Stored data

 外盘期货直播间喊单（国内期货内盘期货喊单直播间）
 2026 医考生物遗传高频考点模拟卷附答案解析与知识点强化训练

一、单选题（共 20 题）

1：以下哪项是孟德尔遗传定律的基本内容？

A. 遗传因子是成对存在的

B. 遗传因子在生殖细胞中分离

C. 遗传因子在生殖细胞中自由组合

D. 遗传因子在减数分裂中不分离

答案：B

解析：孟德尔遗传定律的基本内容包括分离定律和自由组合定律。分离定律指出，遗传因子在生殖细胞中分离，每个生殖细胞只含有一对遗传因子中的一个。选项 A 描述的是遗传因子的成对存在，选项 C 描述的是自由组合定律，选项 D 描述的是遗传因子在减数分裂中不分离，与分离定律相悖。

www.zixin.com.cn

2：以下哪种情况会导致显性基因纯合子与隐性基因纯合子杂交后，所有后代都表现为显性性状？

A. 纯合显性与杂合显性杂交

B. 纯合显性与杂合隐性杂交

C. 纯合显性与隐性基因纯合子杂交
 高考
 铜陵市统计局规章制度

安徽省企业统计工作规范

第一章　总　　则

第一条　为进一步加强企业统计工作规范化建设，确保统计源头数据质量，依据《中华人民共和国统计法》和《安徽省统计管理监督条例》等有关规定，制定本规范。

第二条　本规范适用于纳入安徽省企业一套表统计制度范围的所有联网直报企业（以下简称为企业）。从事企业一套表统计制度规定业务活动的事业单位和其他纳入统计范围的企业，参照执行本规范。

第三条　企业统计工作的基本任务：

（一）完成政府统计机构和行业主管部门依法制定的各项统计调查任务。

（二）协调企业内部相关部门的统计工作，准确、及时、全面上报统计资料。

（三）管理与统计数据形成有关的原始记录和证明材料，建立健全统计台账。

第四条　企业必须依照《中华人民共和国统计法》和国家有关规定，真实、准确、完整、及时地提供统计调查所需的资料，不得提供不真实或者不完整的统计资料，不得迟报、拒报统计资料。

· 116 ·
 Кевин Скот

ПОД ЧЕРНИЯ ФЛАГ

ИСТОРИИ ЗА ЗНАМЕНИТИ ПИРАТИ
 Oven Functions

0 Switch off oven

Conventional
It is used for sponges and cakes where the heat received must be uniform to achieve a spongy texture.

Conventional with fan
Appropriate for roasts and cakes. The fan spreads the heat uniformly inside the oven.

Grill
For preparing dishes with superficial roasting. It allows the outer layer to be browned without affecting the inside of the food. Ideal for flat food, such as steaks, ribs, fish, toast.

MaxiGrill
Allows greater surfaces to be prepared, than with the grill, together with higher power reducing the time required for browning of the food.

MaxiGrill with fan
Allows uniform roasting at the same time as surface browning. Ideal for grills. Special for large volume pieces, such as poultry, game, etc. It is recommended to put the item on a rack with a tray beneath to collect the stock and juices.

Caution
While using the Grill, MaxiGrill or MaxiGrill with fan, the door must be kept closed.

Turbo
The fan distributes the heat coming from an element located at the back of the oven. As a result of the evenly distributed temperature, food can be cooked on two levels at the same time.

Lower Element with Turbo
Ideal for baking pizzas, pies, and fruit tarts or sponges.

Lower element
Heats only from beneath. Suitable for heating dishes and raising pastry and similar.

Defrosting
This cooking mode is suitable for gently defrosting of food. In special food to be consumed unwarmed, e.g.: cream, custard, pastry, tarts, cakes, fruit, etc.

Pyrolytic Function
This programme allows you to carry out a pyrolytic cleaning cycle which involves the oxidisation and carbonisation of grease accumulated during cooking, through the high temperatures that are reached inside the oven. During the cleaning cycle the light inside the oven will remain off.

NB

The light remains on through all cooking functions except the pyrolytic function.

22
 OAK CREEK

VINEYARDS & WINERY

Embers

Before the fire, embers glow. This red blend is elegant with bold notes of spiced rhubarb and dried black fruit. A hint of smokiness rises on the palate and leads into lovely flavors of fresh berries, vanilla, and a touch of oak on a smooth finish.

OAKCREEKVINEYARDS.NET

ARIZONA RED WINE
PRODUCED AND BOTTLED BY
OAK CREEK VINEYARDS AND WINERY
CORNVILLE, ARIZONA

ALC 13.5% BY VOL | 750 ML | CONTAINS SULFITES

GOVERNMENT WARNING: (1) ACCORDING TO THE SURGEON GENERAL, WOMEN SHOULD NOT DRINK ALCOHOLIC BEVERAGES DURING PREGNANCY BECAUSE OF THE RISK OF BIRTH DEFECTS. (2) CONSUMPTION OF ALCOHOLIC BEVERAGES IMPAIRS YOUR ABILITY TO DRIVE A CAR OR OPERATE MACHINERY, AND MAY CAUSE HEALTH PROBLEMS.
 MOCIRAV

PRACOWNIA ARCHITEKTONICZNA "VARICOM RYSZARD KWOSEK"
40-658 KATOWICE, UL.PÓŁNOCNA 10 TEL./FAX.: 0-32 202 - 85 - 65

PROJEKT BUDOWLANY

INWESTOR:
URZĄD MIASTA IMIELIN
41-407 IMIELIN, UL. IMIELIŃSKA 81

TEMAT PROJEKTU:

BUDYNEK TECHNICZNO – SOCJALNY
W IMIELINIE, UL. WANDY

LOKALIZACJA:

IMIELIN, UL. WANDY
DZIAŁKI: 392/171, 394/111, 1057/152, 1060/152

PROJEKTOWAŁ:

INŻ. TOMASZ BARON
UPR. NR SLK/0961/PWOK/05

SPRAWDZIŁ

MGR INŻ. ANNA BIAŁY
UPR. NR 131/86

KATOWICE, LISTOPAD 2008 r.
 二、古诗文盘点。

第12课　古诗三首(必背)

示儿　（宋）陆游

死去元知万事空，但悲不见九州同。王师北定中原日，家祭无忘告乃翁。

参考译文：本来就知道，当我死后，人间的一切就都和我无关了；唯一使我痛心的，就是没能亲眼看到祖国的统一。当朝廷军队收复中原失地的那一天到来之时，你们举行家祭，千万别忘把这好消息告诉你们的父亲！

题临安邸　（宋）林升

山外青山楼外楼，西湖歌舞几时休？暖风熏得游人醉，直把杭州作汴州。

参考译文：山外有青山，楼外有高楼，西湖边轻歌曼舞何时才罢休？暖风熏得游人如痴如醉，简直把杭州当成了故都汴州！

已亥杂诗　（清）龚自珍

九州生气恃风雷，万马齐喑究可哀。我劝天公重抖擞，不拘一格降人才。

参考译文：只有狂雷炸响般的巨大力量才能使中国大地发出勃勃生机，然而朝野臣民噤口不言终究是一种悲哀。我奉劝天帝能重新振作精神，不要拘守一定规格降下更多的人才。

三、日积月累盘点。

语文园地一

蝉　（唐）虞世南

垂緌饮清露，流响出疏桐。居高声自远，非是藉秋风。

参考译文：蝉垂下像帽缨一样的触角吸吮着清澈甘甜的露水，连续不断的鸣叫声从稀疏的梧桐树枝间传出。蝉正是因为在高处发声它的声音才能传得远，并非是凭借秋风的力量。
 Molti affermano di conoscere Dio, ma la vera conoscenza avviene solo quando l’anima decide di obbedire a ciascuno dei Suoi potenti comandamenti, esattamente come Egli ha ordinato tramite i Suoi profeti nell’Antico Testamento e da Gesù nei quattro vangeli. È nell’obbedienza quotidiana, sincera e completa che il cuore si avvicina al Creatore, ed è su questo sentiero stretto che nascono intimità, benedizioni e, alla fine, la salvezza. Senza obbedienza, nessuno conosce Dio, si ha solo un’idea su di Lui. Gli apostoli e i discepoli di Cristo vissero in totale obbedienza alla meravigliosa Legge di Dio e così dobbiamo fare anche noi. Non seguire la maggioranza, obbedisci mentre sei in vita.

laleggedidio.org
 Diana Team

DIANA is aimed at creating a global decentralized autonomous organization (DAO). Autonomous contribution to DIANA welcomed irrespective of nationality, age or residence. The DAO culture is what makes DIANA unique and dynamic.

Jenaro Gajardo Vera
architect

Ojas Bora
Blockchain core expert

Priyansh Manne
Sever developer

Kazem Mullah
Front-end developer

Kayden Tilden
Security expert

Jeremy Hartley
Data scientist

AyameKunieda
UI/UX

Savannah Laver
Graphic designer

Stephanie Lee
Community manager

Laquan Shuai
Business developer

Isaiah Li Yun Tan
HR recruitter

**Task to carry out**
Your answer should consist of every line from the entries that holds "pastry".

**Response box**
Heats only from beneath. Suitable for heating dishes and raising pastry and similar.
This cooking mode is suitable for gently defrosting of food. In special food to be consumed unwarmed, e.g.: cream, custard, pastry, tarts, cakes, fruit, etc.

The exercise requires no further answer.